Continue the blog post below about restarting healthy habits after a day of overeating, picking up after its final line.

> [TEXT PASSAGE]
* * *
Thursday, May 8, 2014

re-re-re-re-starting

Every few months I find myself saying "this it is, I'm going to buckle down and become ____" ---  fill in the blank with just about anything you can think of... faster, thinner, healthier, a runner, a cyclist.... 

Let's talk about what happened yesterday...
  • bacon, egg & cheese croissant sandwich.... as if I didn't know I was going out for a big lunch.
  • Sakura Japanese Steak House for my farewell luncheon.  My choice of location.  Yes please, I'll have the fried rice... and a sushi roll... maybe some steak... ooh, look at all that butter and oil you are using, I should eat every. last. bite.  (and I did)
  • I come home from work feeling guilty about lunch and put on my running clothes to go out for a walk but quickly change my mind and change into my pajamas... and proceeded to eat the 3 slices of left over pizza from the night before as an afternoon SNACK!!  I mean, it's thin crust, so it can't be that bad, right?!!  Wrong.
  • Meatball Parmigiana sandwich from Paisanos for dinner.  With fries.  Jon suggested ordering in dinner, and who am I to argue?!  At this point, the day was a wash, so why not just pile it on.... [I think Jon suggested this.. my next-day memory says that Jon suggested this, but quite frankly, it could've been me?]
  • Feeling gross, I go upstairs to prepare my swim stuff and get into bed... until Jon comes and suggests that we go out to Sweet Frog.  Need I say more????  [again, full disclosure: I originally suggested Sweet Frog to Jon, but my idea included WALKING there and back... Jon vetoed that quickly, and I was ready to give up on the treat until he brought it up again later]
  • My alarm goes off at 4:30 this morning and needless to say I am not feeling well.... skipping swimming.
* * *
> [RAW RECORDS]

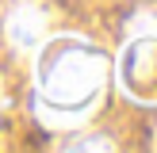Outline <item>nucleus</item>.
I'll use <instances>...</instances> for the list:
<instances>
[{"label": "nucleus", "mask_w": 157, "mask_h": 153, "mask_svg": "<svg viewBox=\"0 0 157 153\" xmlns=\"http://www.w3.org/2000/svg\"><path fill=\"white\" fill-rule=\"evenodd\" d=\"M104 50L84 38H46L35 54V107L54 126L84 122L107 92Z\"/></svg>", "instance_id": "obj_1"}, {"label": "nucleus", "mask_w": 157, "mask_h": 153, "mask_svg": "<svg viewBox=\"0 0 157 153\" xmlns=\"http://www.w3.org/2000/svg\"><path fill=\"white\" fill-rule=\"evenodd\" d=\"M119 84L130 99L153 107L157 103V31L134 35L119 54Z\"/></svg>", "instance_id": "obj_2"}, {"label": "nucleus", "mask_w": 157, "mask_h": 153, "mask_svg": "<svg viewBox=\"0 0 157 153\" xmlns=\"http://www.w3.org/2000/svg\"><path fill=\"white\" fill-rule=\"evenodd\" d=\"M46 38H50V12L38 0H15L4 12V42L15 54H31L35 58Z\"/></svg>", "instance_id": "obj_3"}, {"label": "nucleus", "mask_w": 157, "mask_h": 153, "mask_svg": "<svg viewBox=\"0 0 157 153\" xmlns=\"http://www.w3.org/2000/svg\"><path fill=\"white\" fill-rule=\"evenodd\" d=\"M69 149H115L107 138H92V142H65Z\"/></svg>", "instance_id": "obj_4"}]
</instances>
* * *
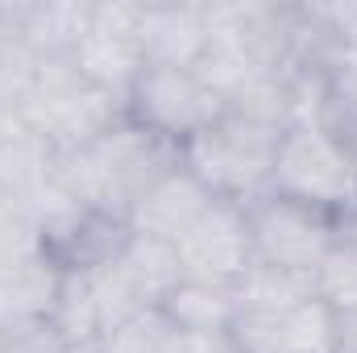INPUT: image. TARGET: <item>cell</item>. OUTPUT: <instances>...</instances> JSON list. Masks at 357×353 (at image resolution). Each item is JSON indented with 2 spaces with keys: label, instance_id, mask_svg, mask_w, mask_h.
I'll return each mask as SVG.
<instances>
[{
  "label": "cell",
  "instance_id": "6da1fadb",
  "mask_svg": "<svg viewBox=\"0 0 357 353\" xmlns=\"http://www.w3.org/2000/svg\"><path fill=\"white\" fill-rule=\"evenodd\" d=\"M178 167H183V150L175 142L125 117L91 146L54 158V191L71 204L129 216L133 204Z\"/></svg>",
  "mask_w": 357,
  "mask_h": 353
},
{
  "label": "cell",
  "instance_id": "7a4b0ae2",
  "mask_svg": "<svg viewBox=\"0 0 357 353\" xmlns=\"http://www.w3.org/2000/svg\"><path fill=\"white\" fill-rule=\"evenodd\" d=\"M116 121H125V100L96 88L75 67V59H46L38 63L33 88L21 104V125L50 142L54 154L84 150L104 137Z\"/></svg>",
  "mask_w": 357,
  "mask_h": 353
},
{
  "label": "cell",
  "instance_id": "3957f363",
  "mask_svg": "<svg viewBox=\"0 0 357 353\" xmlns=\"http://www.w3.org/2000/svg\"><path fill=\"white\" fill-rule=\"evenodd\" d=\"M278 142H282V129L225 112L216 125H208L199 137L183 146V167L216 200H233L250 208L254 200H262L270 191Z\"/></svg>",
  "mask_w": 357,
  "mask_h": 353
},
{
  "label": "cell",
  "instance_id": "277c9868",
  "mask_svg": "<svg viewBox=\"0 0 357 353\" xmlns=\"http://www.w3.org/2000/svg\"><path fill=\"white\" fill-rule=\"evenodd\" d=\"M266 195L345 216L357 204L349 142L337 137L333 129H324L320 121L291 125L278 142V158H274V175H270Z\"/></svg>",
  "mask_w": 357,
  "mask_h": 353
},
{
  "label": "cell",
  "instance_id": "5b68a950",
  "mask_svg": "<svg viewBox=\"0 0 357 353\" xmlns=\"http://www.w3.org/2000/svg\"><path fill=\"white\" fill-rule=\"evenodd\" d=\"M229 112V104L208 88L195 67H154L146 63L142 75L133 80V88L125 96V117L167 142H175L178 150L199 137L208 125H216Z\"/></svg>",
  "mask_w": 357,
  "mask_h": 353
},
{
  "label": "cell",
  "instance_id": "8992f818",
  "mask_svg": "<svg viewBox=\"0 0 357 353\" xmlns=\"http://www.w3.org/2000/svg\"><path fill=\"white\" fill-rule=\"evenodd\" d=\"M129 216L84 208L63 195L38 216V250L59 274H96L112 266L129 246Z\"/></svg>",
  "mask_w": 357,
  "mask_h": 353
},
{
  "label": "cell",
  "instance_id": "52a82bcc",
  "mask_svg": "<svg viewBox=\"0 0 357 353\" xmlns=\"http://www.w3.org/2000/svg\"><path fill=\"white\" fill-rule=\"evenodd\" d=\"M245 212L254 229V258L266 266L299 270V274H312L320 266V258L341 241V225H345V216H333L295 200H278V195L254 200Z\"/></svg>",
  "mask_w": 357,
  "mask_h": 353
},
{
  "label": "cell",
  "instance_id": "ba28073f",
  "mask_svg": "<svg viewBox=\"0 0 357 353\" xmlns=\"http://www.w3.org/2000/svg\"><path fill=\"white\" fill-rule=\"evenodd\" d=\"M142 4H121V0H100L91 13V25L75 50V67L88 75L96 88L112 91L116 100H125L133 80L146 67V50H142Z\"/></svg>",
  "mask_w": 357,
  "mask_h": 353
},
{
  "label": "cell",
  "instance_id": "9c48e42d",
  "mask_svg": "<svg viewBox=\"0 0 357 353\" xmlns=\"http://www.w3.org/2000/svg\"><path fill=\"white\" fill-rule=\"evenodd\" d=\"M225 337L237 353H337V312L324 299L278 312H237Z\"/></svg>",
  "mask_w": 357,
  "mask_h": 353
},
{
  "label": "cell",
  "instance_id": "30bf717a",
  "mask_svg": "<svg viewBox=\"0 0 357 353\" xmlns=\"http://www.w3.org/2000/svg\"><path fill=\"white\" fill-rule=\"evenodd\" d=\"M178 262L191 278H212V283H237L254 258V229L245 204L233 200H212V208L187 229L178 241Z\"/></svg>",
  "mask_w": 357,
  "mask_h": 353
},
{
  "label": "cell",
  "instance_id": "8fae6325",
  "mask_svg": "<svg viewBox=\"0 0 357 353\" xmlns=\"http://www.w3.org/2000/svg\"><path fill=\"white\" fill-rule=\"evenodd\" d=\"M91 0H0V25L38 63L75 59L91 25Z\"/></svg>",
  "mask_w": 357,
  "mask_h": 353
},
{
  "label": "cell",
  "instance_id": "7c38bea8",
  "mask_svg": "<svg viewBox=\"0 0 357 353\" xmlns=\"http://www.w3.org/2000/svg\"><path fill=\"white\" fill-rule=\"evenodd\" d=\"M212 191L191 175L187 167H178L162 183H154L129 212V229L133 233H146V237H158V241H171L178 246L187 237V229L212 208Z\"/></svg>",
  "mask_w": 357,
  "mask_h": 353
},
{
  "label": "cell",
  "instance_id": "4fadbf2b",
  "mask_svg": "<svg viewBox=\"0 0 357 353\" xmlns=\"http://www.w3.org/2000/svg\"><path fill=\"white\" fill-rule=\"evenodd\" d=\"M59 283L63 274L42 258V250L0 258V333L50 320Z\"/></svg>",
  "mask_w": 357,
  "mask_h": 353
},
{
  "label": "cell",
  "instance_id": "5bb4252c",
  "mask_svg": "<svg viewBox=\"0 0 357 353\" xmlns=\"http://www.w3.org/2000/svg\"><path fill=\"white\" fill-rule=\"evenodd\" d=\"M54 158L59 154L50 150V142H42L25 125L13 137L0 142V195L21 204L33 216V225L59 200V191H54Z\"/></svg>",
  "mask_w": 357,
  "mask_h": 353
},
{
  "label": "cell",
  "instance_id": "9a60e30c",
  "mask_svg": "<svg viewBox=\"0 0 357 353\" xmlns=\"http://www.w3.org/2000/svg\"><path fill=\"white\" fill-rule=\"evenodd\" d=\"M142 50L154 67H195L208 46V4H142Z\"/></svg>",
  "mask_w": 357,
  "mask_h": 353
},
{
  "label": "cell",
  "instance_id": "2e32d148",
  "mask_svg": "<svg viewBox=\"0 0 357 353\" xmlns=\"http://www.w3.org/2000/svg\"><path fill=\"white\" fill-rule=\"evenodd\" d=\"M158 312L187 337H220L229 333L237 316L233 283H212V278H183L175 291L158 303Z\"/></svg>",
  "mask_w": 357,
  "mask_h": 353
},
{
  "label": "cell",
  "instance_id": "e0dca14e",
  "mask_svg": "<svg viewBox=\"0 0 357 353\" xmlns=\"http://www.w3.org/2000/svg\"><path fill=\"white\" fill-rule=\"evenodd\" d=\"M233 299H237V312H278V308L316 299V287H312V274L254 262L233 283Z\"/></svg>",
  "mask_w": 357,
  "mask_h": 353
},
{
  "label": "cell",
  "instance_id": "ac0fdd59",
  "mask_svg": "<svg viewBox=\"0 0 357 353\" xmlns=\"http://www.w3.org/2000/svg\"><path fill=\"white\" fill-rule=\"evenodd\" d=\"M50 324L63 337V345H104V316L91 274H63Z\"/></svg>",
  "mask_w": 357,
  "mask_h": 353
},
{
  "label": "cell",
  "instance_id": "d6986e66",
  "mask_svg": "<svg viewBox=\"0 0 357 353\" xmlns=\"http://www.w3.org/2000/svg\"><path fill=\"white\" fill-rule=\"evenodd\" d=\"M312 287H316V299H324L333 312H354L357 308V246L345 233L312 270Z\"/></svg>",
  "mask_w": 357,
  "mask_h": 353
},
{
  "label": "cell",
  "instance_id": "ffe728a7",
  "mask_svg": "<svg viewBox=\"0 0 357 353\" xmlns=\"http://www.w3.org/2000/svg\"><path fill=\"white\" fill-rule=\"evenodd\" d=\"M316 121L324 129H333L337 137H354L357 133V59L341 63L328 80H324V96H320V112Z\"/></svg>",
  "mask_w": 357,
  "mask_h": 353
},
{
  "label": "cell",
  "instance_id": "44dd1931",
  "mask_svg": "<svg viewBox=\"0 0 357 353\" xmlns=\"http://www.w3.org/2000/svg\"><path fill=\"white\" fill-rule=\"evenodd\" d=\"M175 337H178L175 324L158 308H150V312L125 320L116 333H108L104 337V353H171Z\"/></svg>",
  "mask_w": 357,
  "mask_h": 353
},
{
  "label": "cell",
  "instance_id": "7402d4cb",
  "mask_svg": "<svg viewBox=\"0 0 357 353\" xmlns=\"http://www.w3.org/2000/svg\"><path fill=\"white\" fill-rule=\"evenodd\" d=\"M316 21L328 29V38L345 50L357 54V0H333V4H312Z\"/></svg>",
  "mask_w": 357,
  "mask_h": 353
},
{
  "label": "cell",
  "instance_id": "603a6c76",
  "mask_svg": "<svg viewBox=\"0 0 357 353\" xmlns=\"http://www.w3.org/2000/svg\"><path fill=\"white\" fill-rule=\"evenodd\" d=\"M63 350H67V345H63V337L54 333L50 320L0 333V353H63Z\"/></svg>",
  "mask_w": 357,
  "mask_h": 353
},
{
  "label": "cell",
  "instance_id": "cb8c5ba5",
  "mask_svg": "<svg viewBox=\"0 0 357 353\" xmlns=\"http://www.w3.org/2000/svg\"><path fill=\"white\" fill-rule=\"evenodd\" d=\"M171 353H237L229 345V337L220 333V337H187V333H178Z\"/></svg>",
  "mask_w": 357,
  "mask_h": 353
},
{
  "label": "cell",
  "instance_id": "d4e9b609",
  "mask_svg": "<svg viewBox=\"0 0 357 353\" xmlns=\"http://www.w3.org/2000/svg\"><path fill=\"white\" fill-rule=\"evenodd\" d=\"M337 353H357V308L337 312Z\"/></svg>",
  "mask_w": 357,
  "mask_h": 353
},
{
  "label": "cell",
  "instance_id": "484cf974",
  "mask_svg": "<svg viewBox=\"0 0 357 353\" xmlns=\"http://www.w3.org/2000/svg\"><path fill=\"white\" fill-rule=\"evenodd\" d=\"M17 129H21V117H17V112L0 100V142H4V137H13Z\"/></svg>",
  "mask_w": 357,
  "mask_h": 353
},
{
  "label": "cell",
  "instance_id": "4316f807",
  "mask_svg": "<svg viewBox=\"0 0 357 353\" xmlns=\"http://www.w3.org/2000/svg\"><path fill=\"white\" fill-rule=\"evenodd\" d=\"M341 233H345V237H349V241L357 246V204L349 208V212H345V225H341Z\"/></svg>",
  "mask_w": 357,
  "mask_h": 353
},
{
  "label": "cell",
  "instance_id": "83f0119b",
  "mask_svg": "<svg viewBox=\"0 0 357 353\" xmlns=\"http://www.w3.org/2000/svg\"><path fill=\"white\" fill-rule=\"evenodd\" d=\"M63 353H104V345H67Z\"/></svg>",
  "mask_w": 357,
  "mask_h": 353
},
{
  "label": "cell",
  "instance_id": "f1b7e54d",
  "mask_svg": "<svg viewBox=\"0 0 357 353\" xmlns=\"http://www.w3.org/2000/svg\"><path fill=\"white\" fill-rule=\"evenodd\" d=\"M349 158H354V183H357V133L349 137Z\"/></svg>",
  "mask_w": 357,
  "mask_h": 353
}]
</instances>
* * *
> [WRITTEN REPLY]
I'm calling yesterday rock bottom.

So here I am again at the oh-so-familiar starting block.

Once again, I am here, vowing to myself never again.   Realistically, I know there will be bad days, maybe even days as bad as yesterday (though I hope not!).  I also know that if I ever want to become an ironman, I need to get this under control... more good days than bad days.  It might be time that I enlist the help of a nutritionist?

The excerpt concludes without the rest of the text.